Opportunity cost is a financial principle that is critical to understanding how to build and preserve wealth. Yet, most people fail to grasp its’ importance for their financial futures. Opportunity cost is the idea that each dollar spent is a dollar lost forever. Once you spend money, you permanently lose your ability to invest it in something else or pay off debt. If you want to tip the financial scales in your favor, you must understand how to calculate the actual cost of every daily, weekly, and monthly expenditure you make. For example, say you spend $50 a week going out to eat with friends. Does your meal cost just $50, or is it much, much more? If you took that same $50 and invested it in a vehicle that gives you a 7% compounded rate, you’d have over $37,000 accumulated in ten years. You could use this money to pay down your debts, make a down payment on a cash-flowing asset, or put into your retirement account.

The Rule of “752”

Financial educator and pundit David Bach coined the term “Latte Factor” to describe the many ways in which Americans tend to fritter away our cash. Bach gave us a more formal description of the Latte Factor in his “Rule of 752.” According to Bach, if you multiply a habitual purchase by 752, the product will be the amount of money you’d have in ten years had you invested that money wisely. Bach used an 8% rate of return for his Rule of 752. However, even using half that rate, you can see that money spent on things you don’t truly need or want can add up quickly, causing pain and frustration when you are ready to retire. While the Rule of 752 isn’t as hard and fast as the Law of Gravity, it is a useful tool for motivating yourself into more mindful spending.

The Small Things Count

Seldom is money success or failure incumbent upon one cataclysmic event, such as losing money in the stock market. Instead, success or failure is the result of numerous actions done (or not done) over many years. It’s easy to fall into a pattern of spending on things you don’t really need or seldom use in our transaction-focused world.  This careless spending is the “death of a thousand cuts” to our wealth.
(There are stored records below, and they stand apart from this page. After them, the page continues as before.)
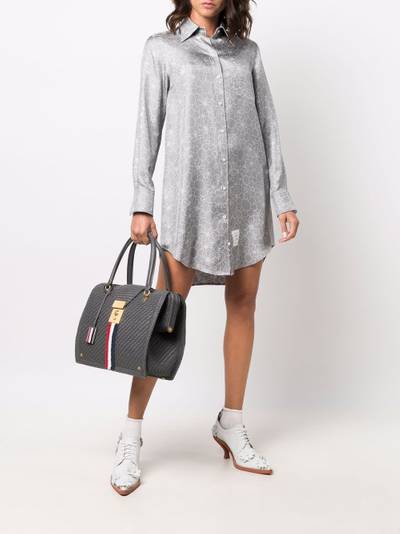 Thom Browne Mrs. Thom tote bag outlook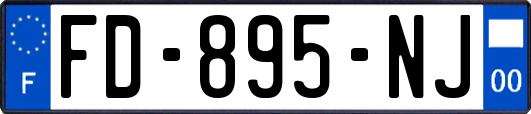 FD-895-NJ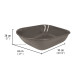 Concha para carretilla CAP-5NB, PRETUL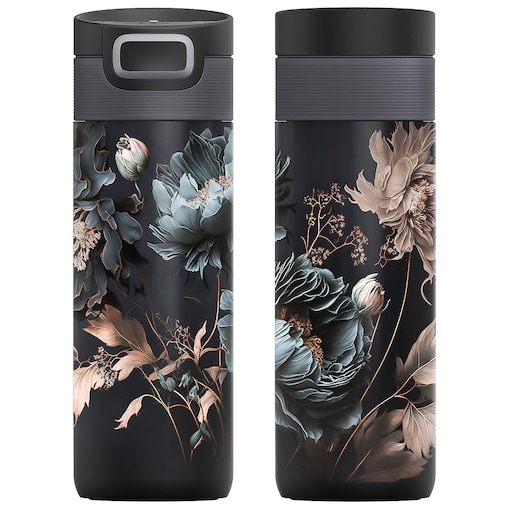 Edycja limitowana Kambukka kubek termiczny Etna 500ml Dark Flowers termos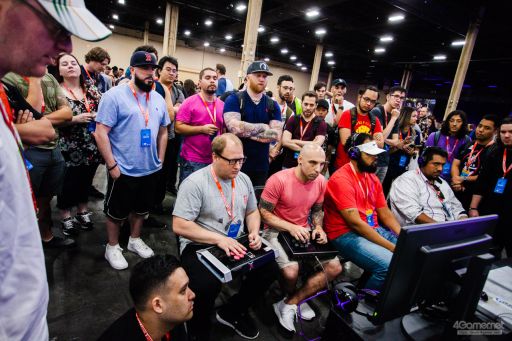 画像ギャラリー No.128のサムネイル画像 / ［EVO2018］いよいよ開幕した格闘ゲームイベント「EVO2018」，初日Twitterまとめ。「BBTAG」部門ファイナリストは7名が日本人選手に
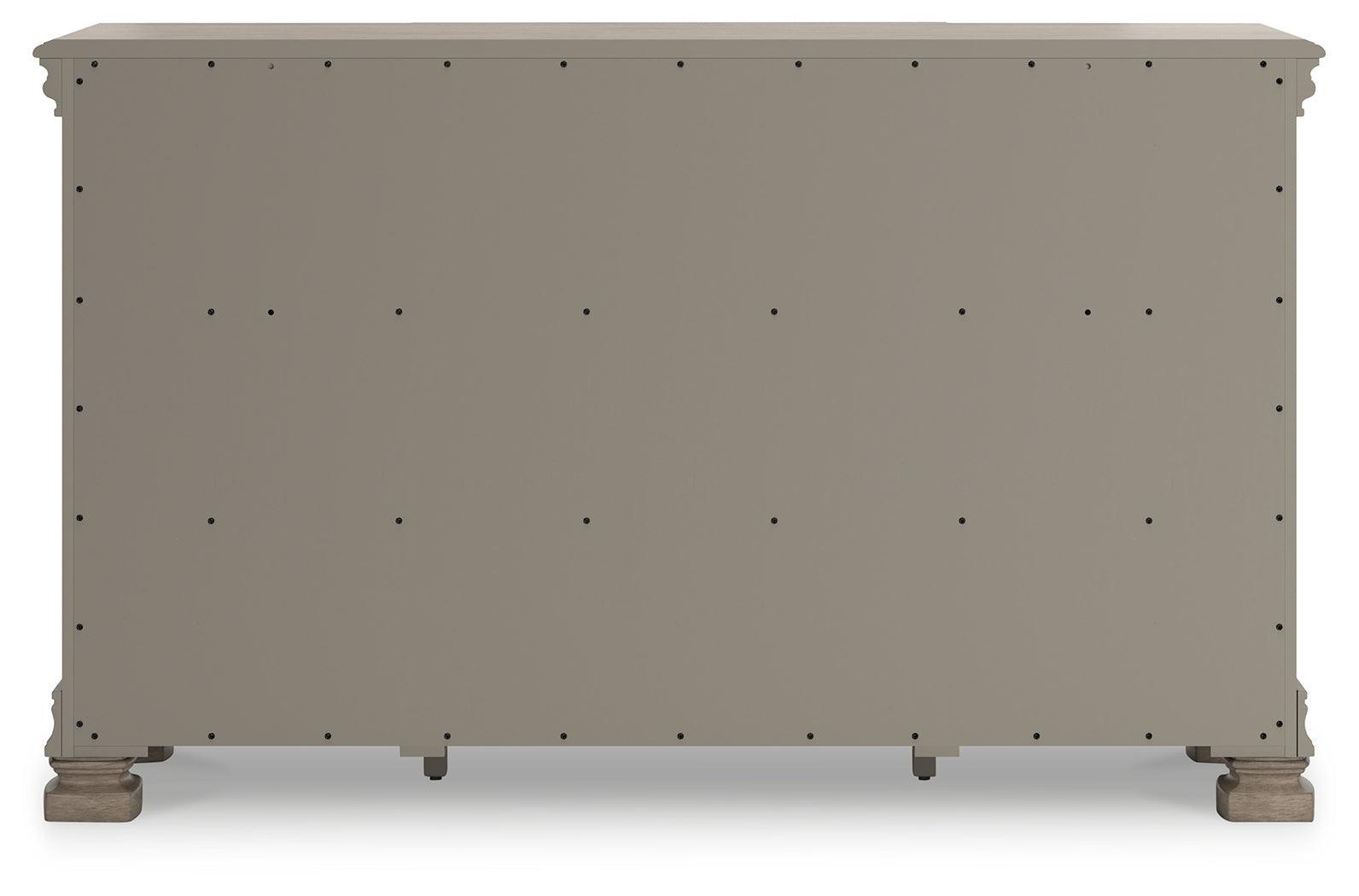 Lexorne Gray Dresser - Ella Furniture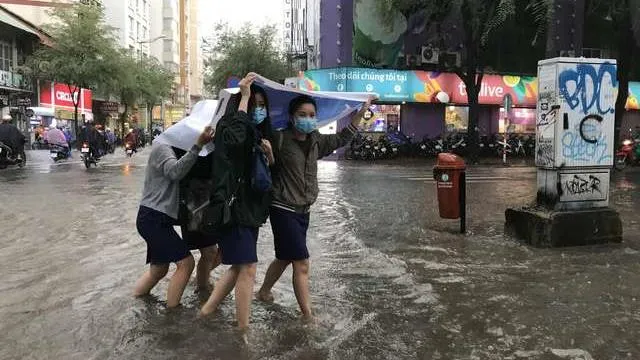 Dự báo thời tiết ngày mai 19/9: Bắc Trung Bộ, khu vực Đông Bắc và đồng bằng Bắc Bộ có mưa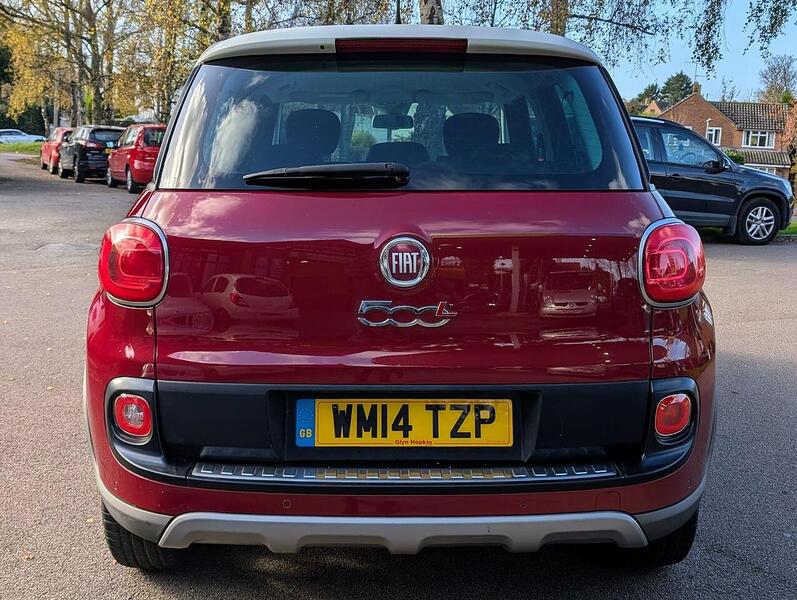 Fiat 1.4 Trekking MPV 5dr Petrol Manual Euro 6 (95 bhp)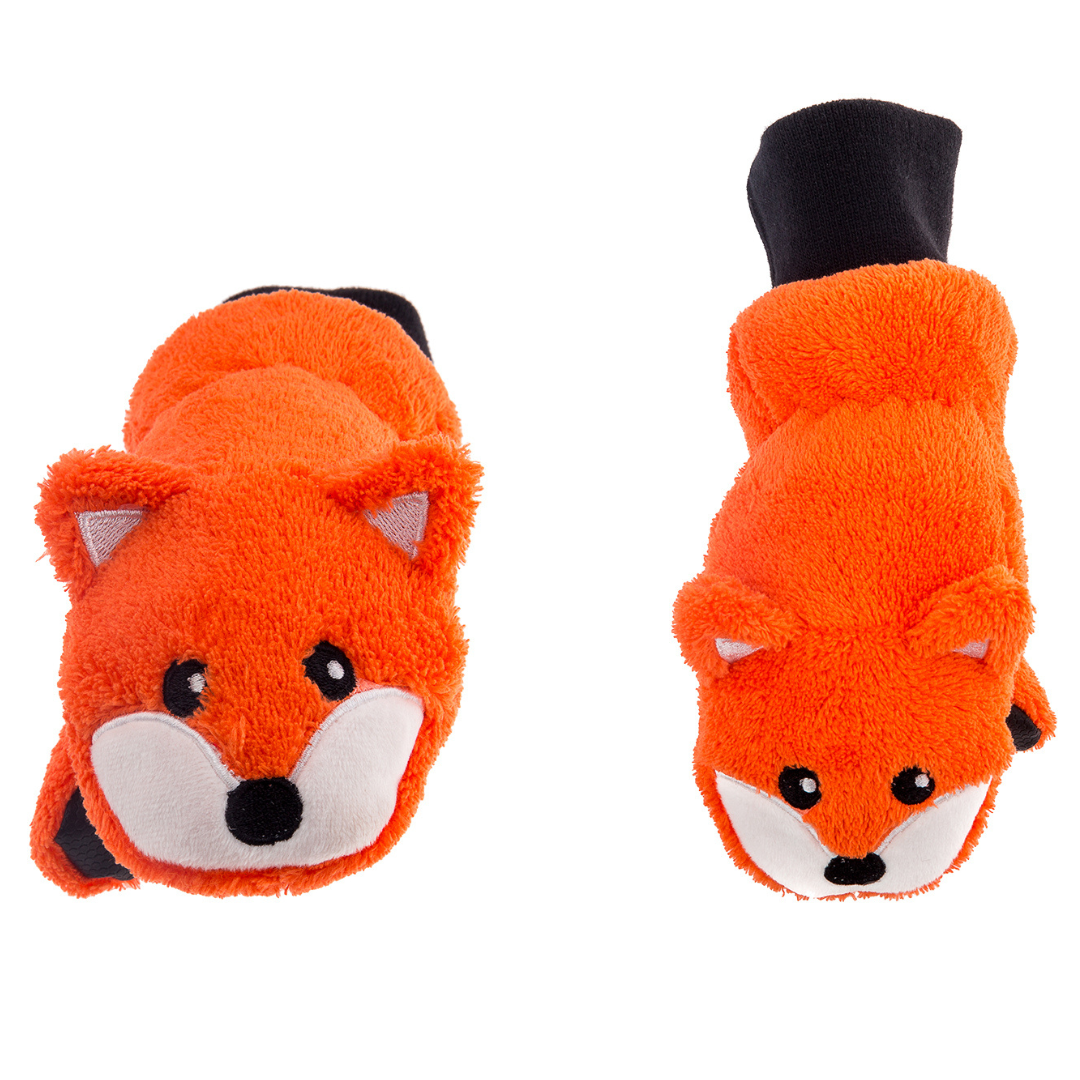 フラップジャックキッズ　パペットミトン　キツネ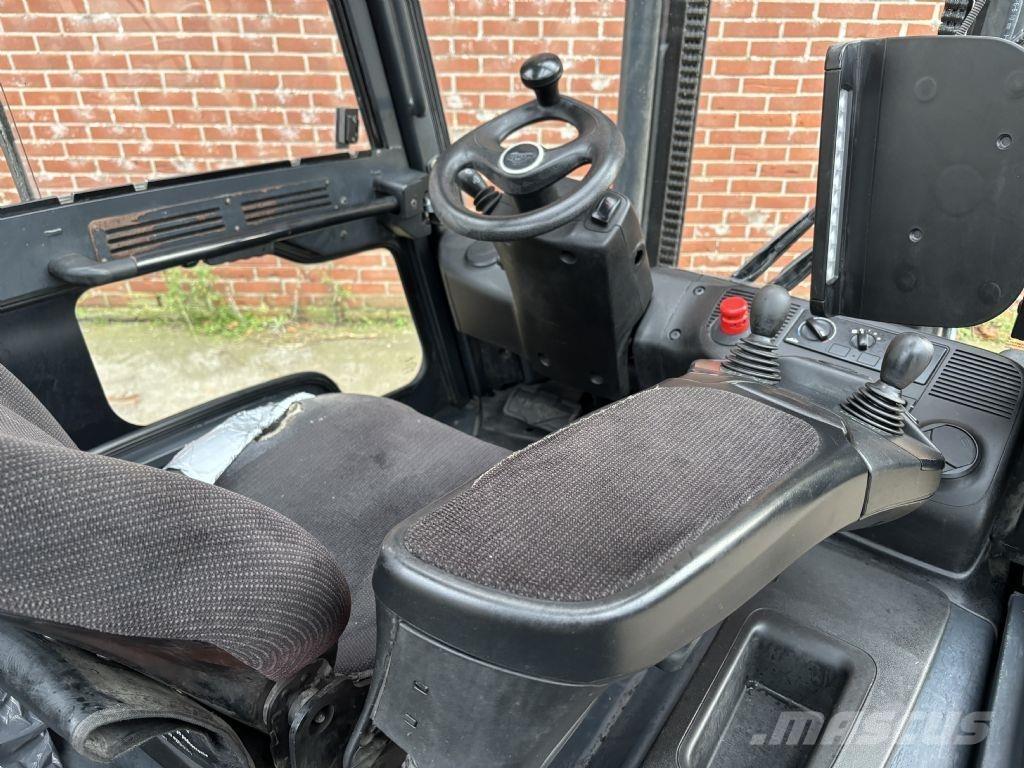 Linde E25L-01 Sähkötrukit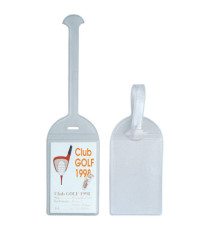 Portanome da valigia Travel 1 - 5,4 x 8,5 cm - Sei Rota - conf. 10 pezzi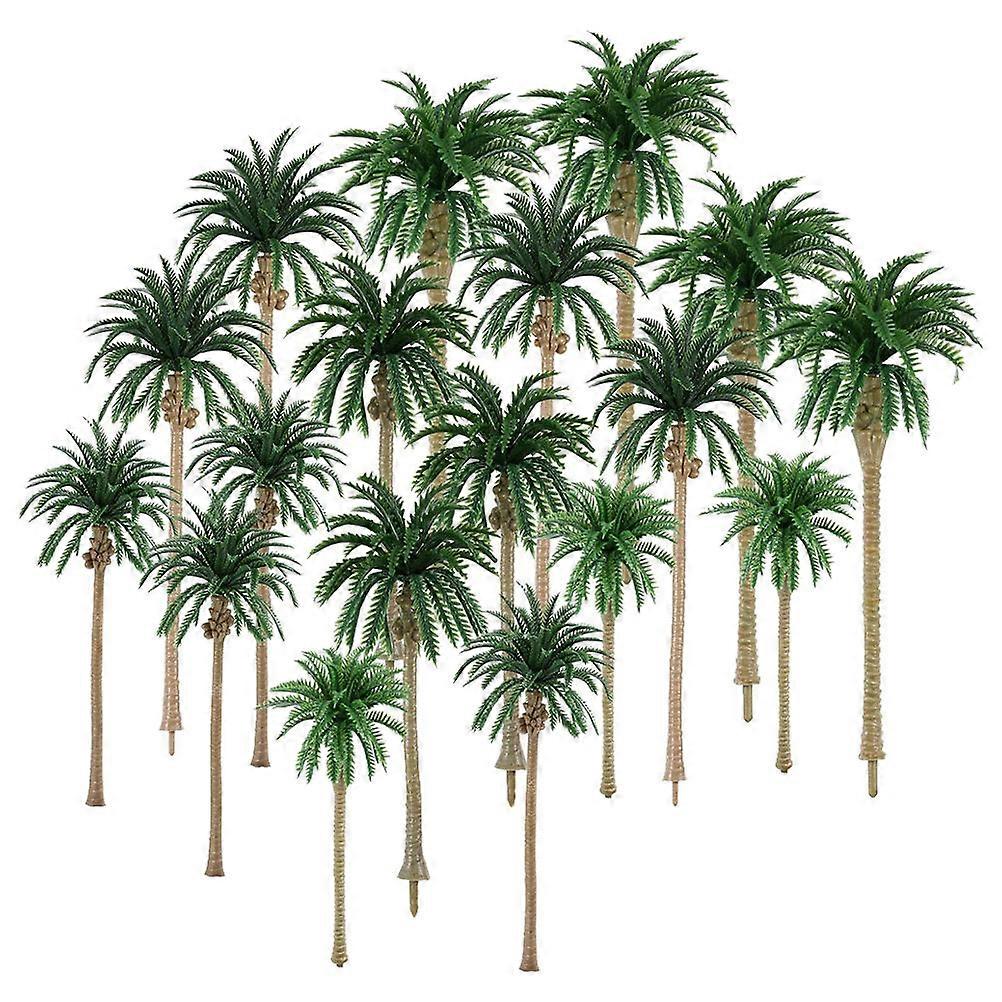 1 Set of Artificial Palms for Office House Ornaments and Garden Landscape Decorations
When you make unnecessary purchases or overpay for things instead of shopping for bargains, it adds up. Lattes and other unnecessary expenditures can come back to haunt us as we prepare for the time when we no longer get a paycheck. The key to avoiding making habitual money mistakes lies in becoming more aware of each dollar you spend.

Applying the Rule of 752 to your regular spending habits and logging your daily purchases in a journal are simple ways to develop a spending awareness that will lead to a more prosperous retirement.